L’étude a estimé que vivre dans des zones sujettes aux inondations était associé à un excès de risque de mortalité infantile de 5,3 décès supplémentaires pour 1 000 naissances par rapport à vivre dans des zones non sujettes aux inondations sur une période de 30 ans entre 1988 et 2017, avec des enfants nés pendant des périodes pluvieuses. mois à un risque de décès plus élevé que ceux nés pendant les mois secs.

Les chercheurs ont ensuite utilisé des données démographiques nationales, une analyse statistique pondérée et les mêmes outils de cartographie des zones inondables pour extrapoler leurs résultats avec ce groupe initial à l’ensemble du pays du Bangladesh. Cette analyse à l’échelle nationale estime que 152 753 décès infantiles excédentaires étaient imputables au fait de vivre dans des zones sujettes aux inondations au Bangladesh au cours des 30 dernières années.

Les résultats de l’étude n’indiquent aucun mécanisme particulier expliquant comment l’exposition aux inondations pourrait entraîner une augmentation de la mortalité infantile, et Benmarhnia a déclaré que la recherche des causes potentielles serait une étape nécessaire dans le développement d’interventions efficaces. Cela dit, il a suggéré que les inondations peuvent avoir un impact sur la sécurité alimentaire et la stabilité financière, en particulier pour les communautés agricoles.

Benmarhnia a déclaré que les résultats suggèrent que se concentrer uniquement sur les effets immédiats des inondations pourrait sous-estimer leur impact sur la santé de la population, et que les effets sur la mortalité infantile en particulier semblent se manifester sur une échelle de temps plus longue.

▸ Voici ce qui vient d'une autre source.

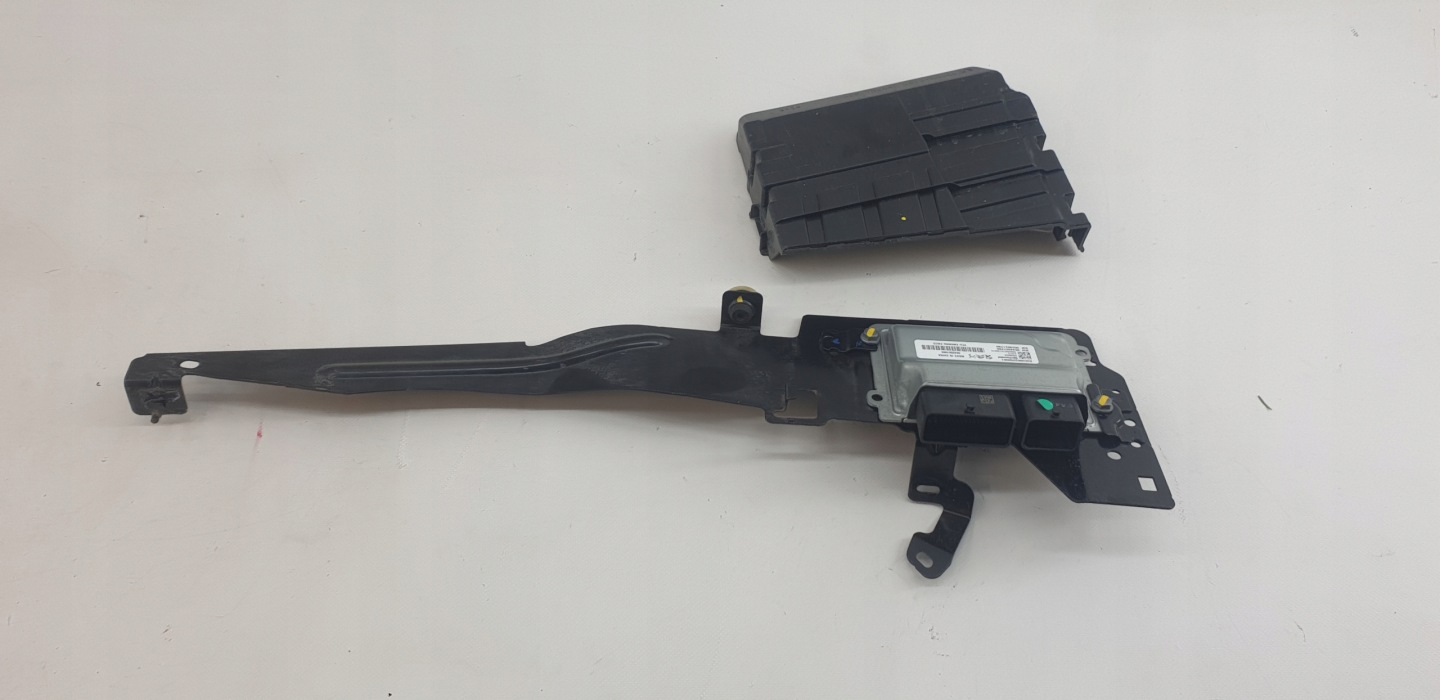 PEUGEOT 508 II HYBRYDA 2021 module 9842551880 support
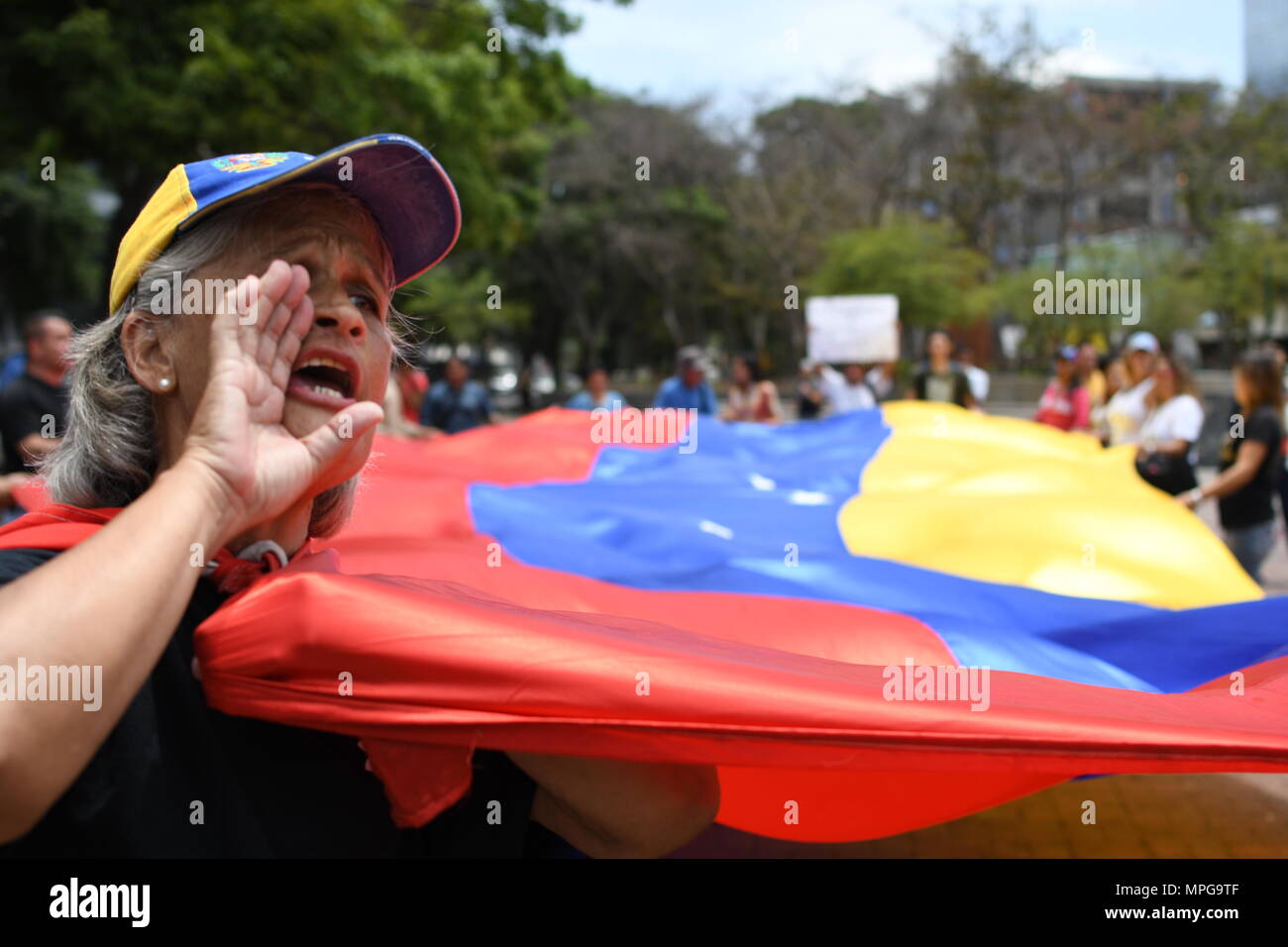 Caracas, Venezuela. 23. Mai 2018. Eine weibliche Demonstrant gesehen Parolen während der Demonstration. Menschen auf der Straße in Sadel Plaza in der Innenstadt von Caracas zu protestieren. Sie fordern den Rücktritt von Präsident Maduro am vergangenen Sonntag während einer Wahlkampagne, die von der Opposition als Betrug bezeichnet gewählt. Credit: SOPA Images Limited/Alamy leben Nachrichten Stockfoto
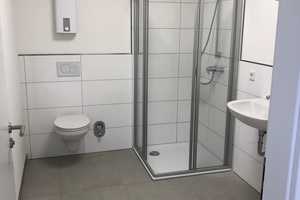 Siegen Zentrum: 4 ZKBB, direkt an der Sieg, Balkon u Terrasse - WG geeignet  – Heeserstraße 00, 57072 Siegen-Wittgenstein (Kreis) – Vorschaubild 4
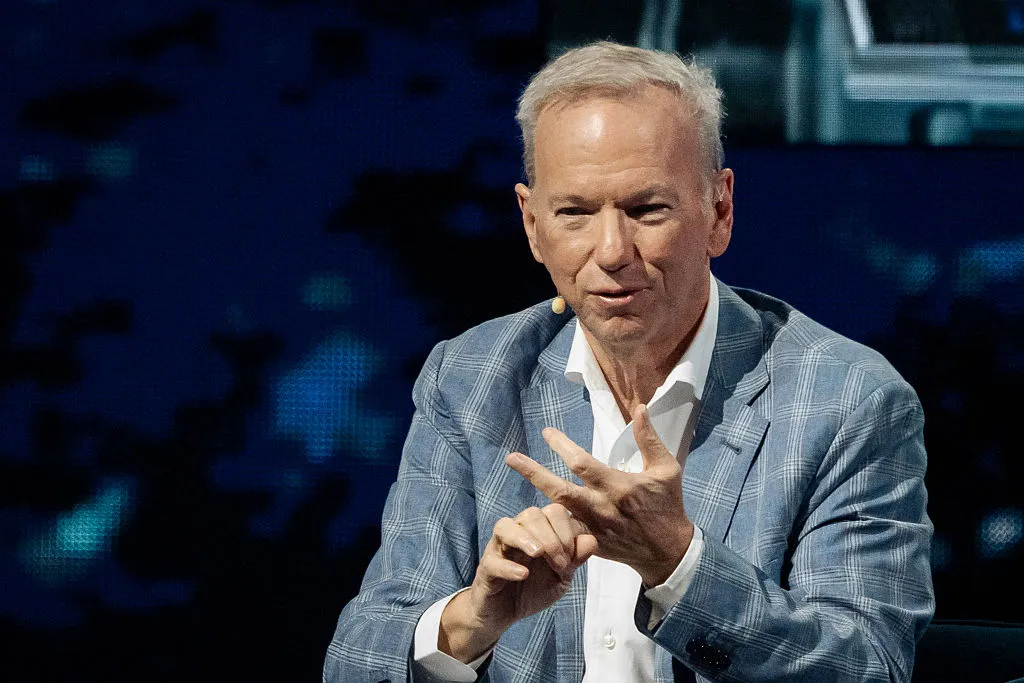 Eric Schmidt’s Anthropic Stake Poised for Multi-Billion Dollar Windfall Amidst Anticipated IPO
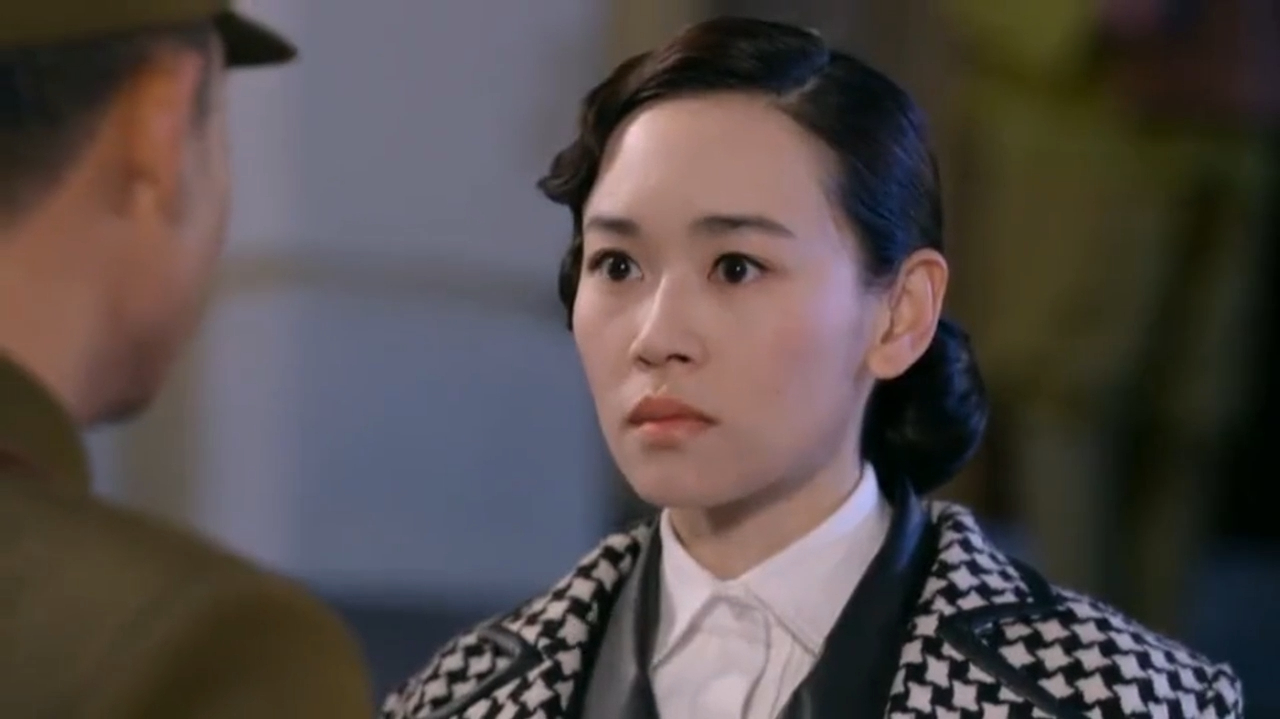 暗战:女军官:打赢我嫁你!全军搏击冠军乐了,结果被狠揍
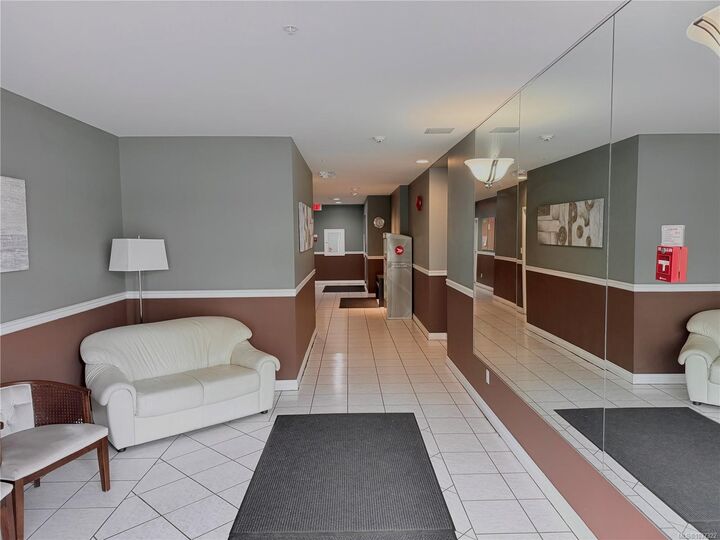 Property Photo: 1063 Southgate St #408 BC V8R 1C8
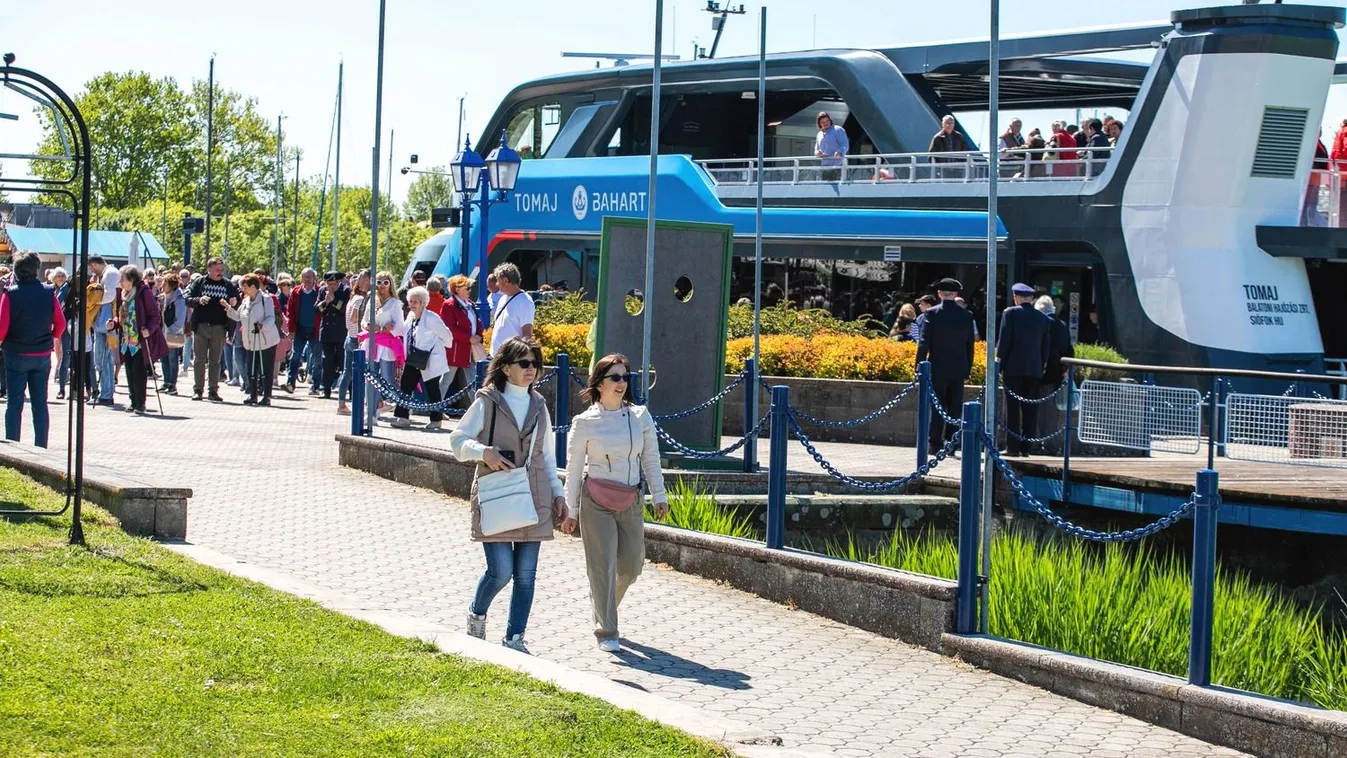 Elkezdődött az idei szezon a Balatonon: ilyen árakra számíts, ha oda utazol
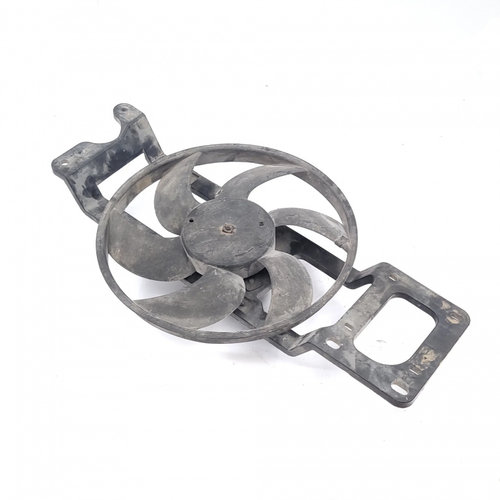 Electroventilator Radiator Dacia LOGAN (LS) 2004 - 2012 Benzina 8200702955, 8200702955-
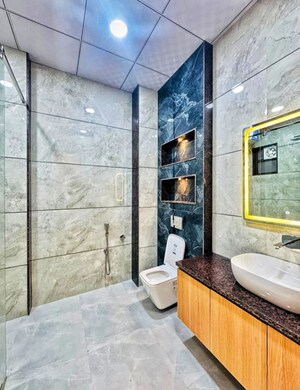 Bathroom in 6 BHK Independent House at Manyawas – for Sale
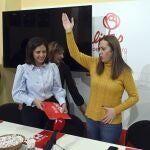 Barcones, en la imagen junto a Esther Peña, pide a Mañueco que “condene” los ataques contra el PSOE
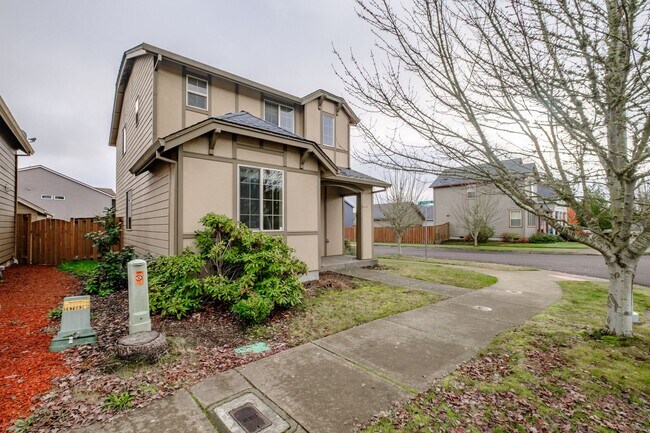 Building Photo - *Rent Special* NW Albany 4 Bed / 3 Bath in...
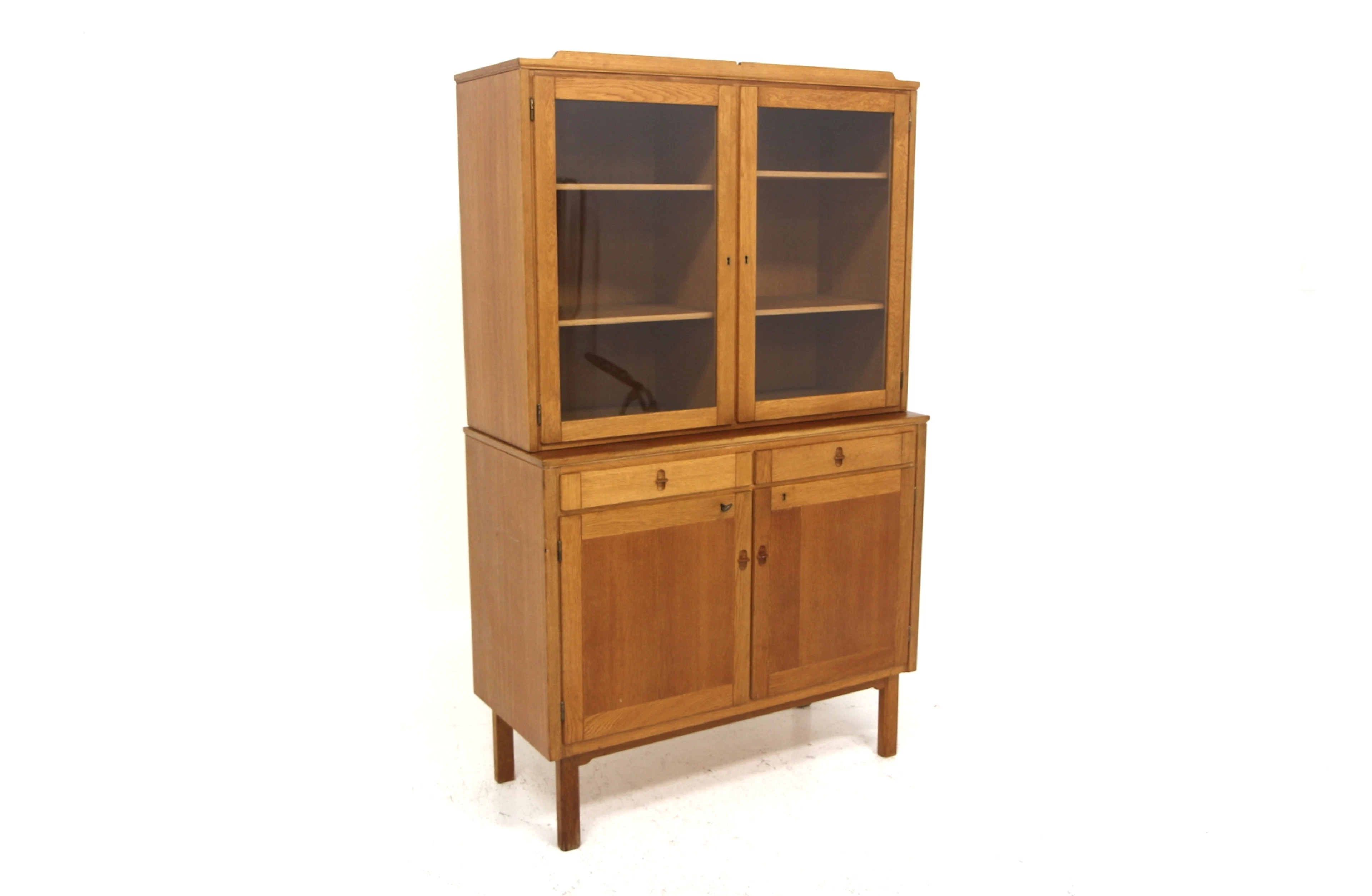 Cabinet Viborg Erik Wørtz for Möbel-IKÉA Year: 1960s Origin: Swe.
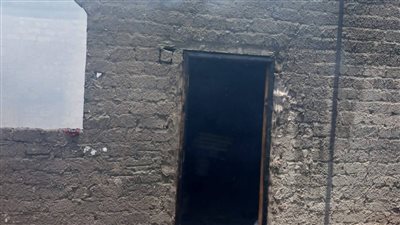 السيطرة على حريق هائل يلتهم مقتنيات منزل بقرية الجواهين 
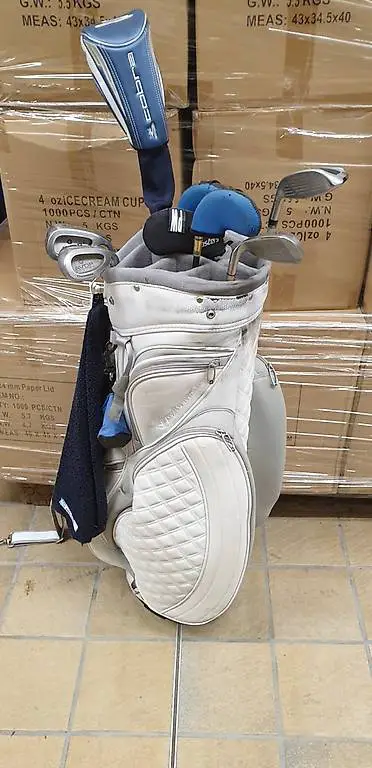 Golfbag mit 8 Schlägern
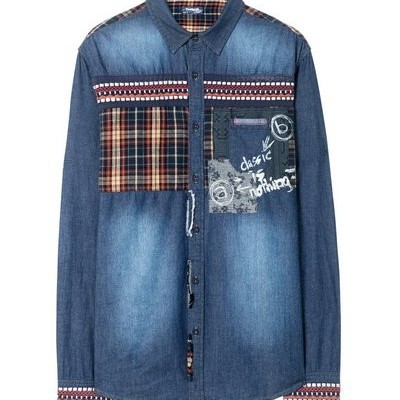 Camisa de ganga azul com detalhes xadrez e bolso com texto impresso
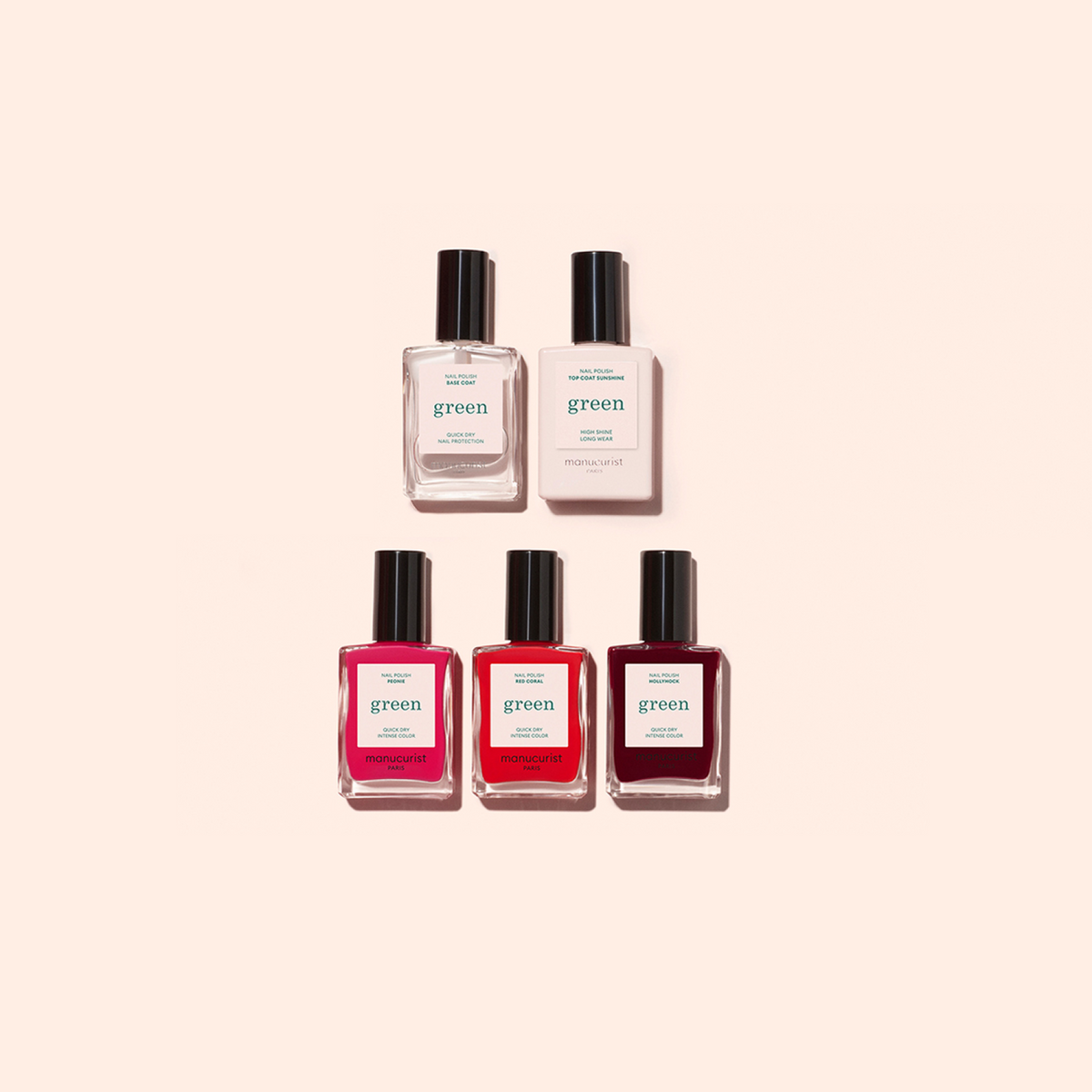 Cinq flacons de vernis à ongles sont disposés en deux rangées sur un fond beige clair. La rangée du haut comporte deux flacons transparents, et celle du bas trois flacons dans des teintes de rose, rouge et bordeaux, tous avec une étiquette verte.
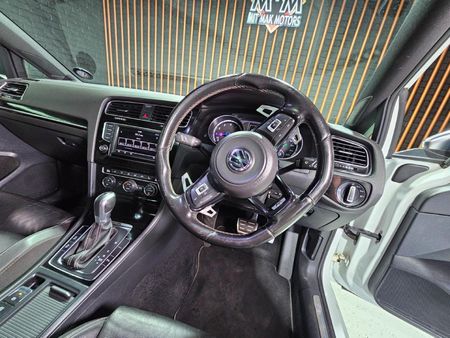 2016-Volkswagen-Golf-VII-20-TSI-R-Auto_16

L’étude fournit également un modèle pour mesurer les impacts à long terme des inondations sur la santé et un exemple généralisable de la manière d’étudier les effets à long terme sur la santé des risques environnementaux liés au climat.

Le rôle du changement climatique n’a pas été explicitement inclus dans l’analyse, a déclaré Benmarhnia, mais il a déclaré qu’il y avait une augmentation continue du risque global de mortalité infantile au cours des trois décennies de l’étude.

« Nous n’avons pas quantifié le rôle du changement climatique, mais c’est l’éléphant dans la pièce », a déclaré Benmarhnia. « Bien que nos données ne puissent pas lier explicitement nos résultats au changement climatique, elles sont compatibles avec l’idée selon laquelle le changement climatique aggrave les inondations et les impacts sur la santé publique qui en découlent. »

À la lumière de leurs conclusions, les auteurs de l’étude étudient désormais le potentiel d’interventions nutritionnelles saisonnières susceptibles de renforcer la sécurité alimentaire lorsque les communautés sont les plus exposées aux inondations et à d’autres expositions sensibles au climat.

« Nous devons réfléchir et faire face aux conséquences à long terme d’autres aléas climatiques et de phénomènes météorologiques dits extrêmes », a déclaré Benmarhnia. « Nous devrons peut-être aussi redéfinir notre concept d’extrême. L’intensité est extrême mais ces risques environnementaux comme les inondations sont de moins en moins rares. Nous devrons peut-être recadrer ces problèmes comme des problèmes récurrents, et pas seulement comme des situations d’urgence. »

En plus de Benmarhnia, l’étude a été co-écrite par François Rerolle, chercheur postdoctoral à l’UC San Francisco et Scripps Oceanography, et Benjamin Arnold de l’UC San Francisco.